Robust residual value forecasting data. One easy-to-use platform.
Don’t guess the future. Predict it.
Access our reliable future residual value data – for both new and used vehicles – to secure your bottom lines today. This includes:
- New cars – Up to six years. 250,000 miles
- Used cars – Up to six years. Maximum asset age of 10 years/up to 250,000 miles
- New LCVs – Up to six years. 350,000 miles
- Used LCVs – Up to six years. Maximum asset age of 10 years/up to 350,000 miles
Automotive data you can trust
Residual values appear to be on the decline as the topsy-turvy automotive market continues to throw curve balls every day.
Add to the fact that vehicles are considered a depreciating asset; a shortage of semiconductors and other key components, longer average days to sell in 2022, political tensions in other parts of the world and rising cost of living – and the need for data of the highest accuracy has never been greater.
You can protect your business against heavy risk exposure and loss with Glass’s class-leading residual forecasting data. Carefully curated by a consortium of leading automotive experts – from data analysts to editorial staff – Glass’s forecasting data is made available to you on a single, highly intuitive platform so you can access it anytime, anywhere on any device.
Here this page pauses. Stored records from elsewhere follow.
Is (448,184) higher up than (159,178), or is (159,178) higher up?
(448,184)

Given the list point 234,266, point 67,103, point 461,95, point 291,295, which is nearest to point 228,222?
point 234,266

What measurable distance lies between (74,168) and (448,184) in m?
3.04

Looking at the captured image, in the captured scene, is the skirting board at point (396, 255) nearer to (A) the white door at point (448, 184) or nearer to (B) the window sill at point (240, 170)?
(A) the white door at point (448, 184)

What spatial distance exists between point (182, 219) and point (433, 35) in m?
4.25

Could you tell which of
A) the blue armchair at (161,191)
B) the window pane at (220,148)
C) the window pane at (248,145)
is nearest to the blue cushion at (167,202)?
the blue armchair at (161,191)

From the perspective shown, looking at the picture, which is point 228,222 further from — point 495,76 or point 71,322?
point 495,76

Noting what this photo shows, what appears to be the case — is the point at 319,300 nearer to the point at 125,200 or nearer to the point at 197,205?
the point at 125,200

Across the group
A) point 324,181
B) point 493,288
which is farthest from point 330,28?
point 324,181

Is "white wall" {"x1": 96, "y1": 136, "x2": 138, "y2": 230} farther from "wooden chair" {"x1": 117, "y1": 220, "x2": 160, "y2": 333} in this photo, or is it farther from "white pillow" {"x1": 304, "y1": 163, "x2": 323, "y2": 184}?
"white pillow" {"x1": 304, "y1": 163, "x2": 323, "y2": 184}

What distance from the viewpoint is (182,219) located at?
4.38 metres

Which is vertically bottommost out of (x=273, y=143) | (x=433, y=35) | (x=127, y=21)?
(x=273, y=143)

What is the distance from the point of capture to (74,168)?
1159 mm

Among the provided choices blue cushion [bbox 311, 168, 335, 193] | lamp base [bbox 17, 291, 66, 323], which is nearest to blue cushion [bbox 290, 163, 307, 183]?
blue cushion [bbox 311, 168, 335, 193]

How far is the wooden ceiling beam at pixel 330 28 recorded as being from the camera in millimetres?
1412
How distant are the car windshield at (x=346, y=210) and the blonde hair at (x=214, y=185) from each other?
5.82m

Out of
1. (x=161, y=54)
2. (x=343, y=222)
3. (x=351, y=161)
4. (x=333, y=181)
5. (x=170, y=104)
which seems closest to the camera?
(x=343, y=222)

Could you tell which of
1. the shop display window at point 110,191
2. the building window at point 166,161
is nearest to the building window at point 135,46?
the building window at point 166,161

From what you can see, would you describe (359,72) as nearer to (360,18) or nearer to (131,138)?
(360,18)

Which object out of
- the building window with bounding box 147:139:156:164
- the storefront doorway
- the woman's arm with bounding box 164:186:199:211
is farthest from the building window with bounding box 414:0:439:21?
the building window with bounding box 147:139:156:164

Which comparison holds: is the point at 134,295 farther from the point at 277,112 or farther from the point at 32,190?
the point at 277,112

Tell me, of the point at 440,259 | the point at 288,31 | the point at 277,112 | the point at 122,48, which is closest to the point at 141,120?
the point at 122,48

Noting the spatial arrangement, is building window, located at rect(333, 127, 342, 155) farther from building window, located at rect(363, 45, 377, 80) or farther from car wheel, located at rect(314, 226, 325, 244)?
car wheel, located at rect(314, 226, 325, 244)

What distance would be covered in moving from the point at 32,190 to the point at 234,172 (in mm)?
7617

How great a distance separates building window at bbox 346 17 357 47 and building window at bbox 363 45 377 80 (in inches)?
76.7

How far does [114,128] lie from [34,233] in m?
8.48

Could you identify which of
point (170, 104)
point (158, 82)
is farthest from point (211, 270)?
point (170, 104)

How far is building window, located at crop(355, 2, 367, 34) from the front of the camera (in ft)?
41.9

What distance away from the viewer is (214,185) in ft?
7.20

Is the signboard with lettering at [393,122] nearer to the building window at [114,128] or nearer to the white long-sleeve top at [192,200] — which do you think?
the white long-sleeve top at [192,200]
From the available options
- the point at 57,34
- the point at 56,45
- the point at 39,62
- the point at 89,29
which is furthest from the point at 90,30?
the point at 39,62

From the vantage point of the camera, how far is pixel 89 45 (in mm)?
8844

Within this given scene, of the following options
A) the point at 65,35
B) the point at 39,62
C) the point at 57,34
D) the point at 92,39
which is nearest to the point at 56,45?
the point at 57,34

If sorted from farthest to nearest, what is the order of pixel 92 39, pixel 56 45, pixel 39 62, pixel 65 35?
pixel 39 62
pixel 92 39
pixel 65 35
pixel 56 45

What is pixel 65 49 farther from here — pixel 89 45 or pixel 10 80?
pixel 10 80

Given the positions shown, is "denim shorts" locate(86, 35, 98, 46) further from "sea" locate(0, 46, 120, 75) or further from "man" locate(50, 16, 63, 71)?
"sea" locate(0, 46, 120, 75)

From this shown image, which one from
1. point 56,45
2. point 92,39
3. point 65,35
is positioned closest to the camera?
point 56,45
How Glass’s forecast data is used
Fleet operators always want to stock vehicles with strong residual values – both absolute and %RVs. This is to ensure they’ve got vehicles with high remarketing potential to maintain a healthy business model.
Forecast acts as an independent, verifiable benchmark tool – allowing fleet companies to accurately forecast values and ensure they’re choosing the most profitable vehicles. Fleet operators can also reliably forecast de-fleet rates to increase a vehicle’s resale value.
Leasing and car hire companies must set competitive rates to ensure they’re never exposed to financial risk. Similar to fleet operators, leasing companies look to stock vehicles that maintain strong residual values throughout the duration of a contract.
Leasing and car hire companies can use Forecast to see how vehicles will perform on the residual value front, to make more profitable stock decisions – ensuring they’re on top of a highly fluctuating market and remain competitive.
Finance providers always need to set accurate PCP/PCH offerings to avoid negative positions at end-of-leasing terms.
With its broad coverage and accuracy, Forecast can help finance companies make more informed underwriting decisions to avoid any potential financial pitfalls that come with market uncertainty among other factors.